Dans le Figaro on me raconte une histoire qui se voudrait joyeuse. En Finlande, à Oulu dans la ville qui fut la capitale de Nokia, mais que la crise a saisi, des entrepreneurs se jettent dans l'eau glacée de la banquise pour vendre leur start-ups aux investisseurs...  Les corps sont un outil. En Inde, je le lis dans le Monde, des politiciens se suicident pour attirer l'électeur, Arun Pathak  de Benares qui se"st coupé les veines, a avalé du Valium, s’est immolé, et s’est jeté dans le Gange, une pierre attachée à la jambe, au nom du bien de la nation et pour qu'on l'entende.
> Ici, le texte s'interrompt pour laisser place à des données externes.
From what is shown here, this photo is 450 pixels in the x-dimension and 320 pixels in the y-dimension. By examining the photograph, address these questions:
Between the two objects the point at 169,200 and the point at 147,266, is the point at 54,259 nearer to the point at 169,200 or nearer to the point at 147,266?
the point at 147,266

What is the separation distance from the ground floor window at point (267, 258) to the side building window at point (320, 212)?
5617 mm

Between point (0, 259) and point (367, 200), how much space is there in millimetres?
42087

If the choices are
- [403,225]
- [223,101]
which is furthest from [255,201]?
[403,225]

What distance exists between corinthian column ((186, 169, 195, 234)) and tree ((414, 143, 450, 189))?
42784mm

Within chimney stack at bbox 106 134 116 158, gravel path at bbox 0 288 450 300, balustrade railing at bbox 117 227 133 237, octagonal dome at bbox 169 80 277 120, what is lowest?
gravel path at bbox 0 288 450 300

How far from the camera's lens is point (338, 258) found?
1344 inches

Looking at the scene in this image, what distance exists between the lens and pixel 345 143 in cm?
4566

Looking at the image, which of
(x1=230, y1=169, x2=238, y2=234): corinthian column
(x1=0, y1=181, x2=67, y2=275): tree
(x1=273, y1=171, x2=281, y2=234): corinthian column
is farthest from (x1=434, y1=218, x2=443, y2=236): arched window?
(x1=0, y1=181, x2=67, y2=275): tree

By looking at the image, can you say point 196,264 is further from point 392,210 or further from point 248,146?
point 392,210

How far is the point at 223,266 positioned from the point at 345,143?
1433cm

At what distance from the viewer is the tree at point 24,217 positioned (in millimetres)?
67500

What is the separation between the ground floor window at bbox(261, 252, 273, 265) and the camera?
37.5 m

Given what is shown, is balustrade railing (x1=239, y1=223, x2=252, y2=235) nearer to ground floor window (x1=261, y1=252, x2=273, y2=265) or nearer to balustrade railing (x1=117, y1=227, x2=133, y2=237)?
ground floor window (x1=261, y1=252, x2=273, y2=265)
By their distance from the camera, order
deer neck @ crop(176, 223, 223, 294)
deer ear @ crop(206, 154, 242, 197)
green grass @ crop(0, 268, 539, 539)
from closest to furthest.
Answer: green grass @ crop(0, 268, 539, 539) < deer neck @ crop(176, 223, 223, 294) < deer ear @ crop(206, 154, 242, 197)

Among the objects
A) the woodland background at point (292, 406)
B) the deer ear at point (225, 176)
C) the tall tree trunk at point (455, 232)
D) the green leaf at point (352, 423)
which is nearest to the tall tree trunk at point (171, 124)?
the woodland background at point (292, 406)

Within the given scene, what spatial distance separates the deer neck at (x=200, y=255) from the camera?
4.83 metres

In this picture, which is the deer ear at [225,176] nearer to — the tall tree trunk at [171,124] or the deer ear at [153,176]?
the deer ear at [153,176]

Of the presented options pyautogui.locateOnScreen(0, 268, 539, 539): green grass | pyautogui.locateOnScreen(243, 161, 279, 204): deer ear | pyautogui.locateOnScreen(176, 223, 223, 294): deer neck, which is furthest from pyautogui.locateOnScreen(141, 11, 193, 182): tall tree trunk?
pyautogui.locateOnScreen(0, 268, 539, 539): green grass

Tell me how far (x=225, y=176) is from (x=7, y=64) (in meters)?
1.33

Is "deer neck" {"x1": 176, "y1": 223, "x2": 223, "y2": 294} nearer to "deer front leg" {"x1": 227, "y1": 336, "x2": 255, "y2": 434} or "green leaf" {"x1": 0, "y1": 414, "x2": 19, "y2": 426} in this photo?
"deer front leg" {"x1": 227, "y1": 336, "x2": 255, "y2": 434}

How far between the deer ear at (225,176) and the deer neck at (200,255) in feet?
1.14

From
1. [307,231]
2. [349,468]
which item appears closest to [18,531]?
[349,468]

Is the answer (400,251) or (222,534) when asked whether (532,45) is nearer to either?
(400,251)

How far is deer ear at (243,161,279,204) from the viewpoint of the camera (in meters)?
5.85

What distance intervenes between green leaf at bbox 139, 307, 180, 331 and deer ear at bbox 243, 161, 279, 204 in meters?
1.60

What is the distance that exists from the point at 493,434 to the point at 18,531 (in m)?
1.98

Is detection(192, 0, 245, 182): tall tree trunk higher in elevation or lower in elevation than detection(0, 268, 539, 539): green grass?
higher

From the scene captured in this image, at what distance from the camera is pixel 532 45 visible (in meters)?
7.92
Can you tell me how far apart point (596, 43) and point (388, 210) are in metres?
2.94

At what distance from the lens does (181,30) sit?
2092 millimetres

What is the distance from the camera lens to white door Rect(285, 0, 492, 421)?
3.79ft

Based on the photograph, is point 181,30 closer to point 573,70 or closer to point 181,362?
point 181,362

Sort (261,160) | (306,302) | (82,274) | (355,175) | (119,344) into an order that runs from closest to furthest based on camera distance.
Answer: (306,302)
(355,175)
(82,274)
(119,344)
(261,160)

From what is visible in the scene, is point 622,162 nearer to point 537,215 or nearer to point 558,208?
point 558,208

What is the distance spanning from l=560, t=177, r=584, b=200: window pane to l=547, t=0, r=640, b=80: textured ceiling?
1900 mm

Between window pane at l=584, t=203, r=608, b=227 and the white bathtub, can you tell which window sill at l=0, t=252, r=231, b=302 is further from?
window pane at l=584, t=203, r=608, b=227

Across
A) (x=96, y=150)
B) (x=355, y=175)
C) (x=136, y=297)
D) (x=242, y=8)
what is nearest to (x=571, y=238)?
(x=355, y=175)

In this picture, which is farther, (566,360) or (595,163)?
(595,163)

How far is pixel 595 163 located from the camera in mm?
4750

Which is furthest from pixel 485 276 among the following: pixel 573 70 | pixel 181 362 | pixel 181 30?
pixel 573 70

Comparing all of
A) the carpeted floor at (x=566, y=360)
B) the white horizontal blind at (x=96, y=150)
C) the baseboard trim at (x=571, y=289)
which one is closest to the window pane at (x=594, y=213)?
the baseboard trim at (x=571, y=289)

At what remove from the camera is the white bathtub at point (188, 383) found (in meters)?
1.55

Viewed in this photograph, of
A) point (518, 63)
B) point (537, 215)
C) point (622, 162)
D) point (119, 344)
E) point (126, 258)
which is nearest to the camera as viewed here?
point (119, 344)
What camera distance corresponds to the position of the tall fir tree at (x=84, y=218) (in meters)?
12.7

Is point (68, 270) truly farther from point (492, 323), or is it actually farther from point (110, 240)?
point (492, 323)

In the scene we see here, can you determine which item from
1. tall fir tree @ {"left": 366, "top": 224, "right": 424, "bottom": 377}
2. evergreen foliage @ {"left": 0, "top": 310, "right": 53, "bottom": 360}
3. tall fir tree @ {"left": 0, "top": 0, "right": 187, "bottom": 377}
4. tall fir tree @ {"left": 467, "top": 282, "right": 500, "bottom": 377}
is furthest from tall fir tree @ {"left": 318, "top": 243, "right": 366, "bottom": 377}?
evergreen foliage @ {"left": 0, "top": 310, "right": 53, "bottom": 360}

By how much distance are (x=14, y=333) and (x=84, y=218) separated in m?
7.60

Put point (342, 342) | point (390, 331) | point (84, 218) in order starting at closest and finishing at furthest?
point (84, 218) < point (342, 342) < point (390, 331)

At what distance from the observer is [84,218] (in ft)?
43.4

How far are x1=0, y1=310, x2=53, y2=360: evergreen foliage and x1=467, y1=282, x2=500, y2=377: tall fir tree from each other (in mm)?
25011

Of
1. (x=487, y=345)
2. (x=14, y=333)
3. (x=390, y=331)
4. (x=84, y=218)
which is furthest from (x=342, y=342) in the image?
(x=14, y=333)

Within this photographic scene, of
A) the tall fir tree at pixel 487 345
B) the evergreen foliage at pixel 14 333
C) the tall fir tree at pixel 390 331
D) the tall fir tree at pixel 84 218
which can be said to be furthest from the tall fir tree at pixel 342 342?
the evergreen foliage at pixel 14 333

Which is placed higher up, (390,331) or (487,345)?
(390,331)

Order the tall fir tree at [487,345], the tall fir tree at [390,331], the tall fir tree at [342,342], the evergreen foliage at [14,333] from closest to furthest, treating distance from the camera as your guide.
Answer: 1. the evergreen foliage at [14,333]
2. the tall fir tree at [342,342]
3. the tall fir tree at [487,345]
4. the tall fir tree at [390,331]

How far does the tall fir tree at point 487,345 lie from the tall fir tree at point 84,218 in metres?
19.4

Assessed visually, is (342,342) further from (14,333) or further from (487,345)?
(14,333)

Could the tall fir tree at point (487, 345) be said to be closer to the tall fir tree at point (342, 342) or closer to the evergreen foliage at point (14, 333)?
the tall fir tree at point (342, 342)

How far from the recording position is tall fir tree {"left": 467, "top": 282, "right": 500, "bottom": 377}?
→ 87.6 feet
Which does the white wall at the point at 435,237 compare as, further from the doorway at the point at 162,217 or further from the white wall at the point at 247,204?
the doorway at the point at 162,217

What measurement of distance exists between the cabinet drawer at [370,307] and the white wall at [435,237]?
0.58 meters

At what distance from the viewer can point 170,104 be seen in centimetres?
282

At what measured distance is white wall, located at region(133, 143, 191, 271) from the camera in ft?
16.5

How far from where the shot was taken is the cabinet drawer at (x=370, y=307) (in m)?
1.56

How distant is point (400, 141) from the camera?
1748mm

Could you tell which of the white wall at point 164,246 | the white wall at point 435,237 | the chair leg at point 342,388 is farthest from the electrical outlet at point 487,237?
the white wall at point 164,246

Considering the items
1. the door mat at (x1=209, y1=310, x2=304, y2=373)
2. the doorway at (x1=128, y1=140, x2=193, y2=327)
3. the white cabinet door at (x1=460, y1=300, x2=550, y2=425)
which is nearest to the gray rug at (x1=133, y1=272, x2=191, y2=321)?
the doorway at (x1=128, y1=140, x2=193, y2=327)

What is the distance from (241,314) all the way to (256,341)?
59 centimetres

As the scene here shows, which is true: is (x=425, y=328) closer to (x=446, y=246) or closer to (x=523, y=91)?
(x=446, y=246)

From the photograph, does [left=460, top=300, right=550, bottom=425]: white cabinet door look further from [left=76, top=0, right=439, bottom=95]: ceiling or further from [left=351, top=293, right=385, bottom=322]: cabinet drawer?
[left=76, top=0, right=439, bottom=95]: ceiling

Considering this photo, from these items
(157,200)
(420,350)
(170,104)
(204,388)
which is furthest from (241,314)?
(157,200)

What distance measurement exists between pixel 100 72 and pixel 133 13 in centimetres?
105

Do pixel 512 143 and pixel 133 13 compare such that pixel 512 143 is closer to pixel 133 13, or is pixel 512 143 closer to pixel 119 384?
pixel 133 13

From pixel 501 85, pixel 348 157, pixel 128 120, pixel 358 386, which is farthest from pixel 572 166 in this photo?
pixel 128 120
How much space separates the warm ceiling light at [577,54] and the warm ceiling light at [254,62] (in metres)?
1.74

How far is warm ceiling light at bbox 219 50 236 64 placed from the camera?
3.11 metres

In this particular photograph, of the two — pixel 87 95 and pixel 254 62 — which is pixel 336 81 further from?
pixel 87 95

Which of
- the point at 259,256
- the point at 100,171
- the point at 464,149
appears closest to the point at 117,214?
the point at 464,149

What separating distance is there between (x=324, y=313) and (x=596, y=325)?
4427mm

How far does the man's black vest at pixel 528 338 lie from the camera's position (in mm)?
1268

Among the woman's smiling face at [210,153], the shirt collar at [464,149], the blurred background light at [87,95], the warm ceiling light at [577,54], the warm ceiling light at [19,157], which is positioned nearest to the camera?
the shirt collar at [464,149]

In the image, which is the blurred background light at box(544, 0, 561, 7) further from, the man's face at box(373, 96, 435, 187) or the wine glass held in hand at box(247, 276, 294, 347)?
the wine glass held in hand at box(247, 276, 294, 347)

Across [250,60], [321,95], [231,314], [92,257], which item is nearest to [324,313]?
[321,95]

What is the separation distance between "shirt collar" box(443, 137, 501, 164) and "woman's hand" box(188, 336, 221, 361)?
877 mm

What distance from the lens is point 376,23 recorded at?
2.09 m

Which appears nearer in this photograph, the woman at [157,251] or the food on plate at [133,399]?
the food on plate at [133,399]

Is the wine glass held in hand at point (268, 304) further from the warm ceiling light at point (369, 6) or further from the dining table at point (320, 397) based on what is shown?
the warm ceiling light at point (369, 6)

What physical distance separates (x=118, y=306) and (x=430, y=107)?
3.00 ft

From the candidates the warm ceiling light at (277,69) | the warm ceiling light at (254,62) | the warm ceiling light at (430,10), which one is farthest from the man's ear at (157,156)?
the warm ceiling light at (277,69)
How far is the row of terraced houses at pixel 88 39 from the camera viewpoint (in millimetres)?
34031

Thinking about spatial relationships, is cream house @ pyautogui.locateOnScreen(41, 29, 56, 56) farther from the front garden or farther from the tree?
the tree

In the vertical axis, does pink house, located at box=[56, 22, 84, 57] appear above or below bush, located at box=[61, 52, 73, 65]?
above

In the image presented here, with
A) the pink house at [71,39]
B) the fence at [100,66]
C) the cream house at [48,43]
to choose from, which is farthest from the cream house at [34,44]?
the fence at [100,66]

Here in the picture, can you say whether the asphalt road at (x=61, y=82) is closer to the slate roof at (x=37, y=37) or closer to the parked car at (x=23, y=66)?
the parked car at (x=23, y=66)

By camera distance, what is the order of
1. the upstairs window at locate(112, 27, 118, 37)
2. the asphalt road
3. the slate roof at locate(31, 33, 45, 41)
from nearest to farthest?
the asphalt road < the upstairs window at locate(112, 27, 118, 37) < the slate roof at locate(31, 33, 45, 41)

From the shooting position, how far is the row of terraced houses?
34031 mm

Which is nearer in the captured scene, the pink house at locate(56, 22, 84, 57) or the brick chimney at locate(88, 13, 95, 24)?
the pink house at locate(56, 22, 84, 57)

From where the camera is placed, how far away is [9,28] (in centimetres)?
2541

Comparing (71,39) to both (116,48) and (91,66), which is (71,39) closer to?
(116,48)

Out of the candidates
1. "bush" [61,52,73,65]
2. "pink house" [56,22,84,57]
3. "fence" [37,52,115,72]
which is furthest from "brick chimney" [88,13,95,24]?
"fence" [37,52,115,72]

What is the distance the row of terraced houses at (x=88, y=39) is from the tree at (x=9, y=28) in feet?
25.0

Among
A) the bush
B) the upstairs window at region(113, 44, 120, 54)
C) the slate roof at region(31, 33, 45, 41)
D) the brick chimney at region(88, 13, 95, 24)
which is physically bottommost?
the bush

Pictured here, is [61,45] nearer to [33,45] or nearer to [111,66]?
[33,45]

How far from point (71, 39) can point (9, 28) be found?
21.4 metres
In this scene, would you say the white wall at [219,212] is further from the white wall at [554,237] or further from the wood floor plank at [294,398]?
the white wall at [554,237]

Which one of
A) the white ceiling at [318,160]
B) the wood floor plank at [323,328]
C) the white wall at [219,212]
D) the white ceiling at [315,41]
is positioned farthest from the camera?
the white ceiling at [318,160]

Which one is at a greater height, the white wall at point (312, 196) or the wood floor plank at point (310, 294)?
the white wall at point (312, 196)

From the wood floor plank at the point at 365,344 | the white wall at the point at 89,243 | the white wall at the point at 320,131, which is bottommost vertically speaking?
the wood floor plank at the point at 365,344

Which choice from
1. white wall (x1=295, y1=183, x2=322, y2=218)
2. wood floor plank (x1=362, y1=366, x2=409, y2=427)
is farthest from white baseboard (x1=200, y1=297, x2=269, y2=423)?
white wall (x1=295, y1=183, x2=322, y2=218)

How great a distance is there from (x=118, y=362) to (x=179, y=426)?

C'est plus risqué que passer à la télé. 

La croix publie une liste de 566 noms. ceux des morts de la rue, l'an dernier, en france, quand Aramaco faisait 111 miliards de bénéfices; Dans un gentil quartier de Paris, Pernety, me dit le Parisien, on va rendre hommage à André qui était sans abri et égayait le quartier de son vélo décoré de doudous et d'un drapeau du PSG, il est mort il ya d eux semaines à la pitié Salpétrière, le père françois de la paroisse notre dame du travail priera demain soir pour ce brave type, est-il meilleure épitaphe que ces deux mots.  

Et le communisme s'expose à Paris

Qui fut une espérance et un dérèglement esthétique avant de mal tourner et de subir le réalisme d'Etat, et ce communisme  nourrit l'Humanité, Libération par la plume de Philippe Lançon, et une revue que je vous conseille, l'oeil,  tout entière consacrée à l'image, ces trois journaux qui nous raconte une exposition au Grand palais, où l'on brasse l'art soviétique de 1919 à la mort de Staline, quand les artistes révolutionnaires renonçaient aux beaux-arts pour embrasser les temps nouveaux, puis le gel vint et dans une toile académique, Gorki faisait la lecture au dictateur Staline dont le bras atrophié était retouché... Libération me cite ces mots désabusés d'un linguiste russe...  «Nous nous sommes jetés vers l'avenir avec tr op de fougue et d'avidité pour pouvoir garder un passé. Nous avons trop vécu par le futur, trop pensé à lui, cru en lui, nous n'avons plus la sensation d’une actualité qui se suffise à elle-même, nous avons perdu le sentiment du présent.» 

Parfois, en l'âge technologique, ce vertige communiste est aussi le notre.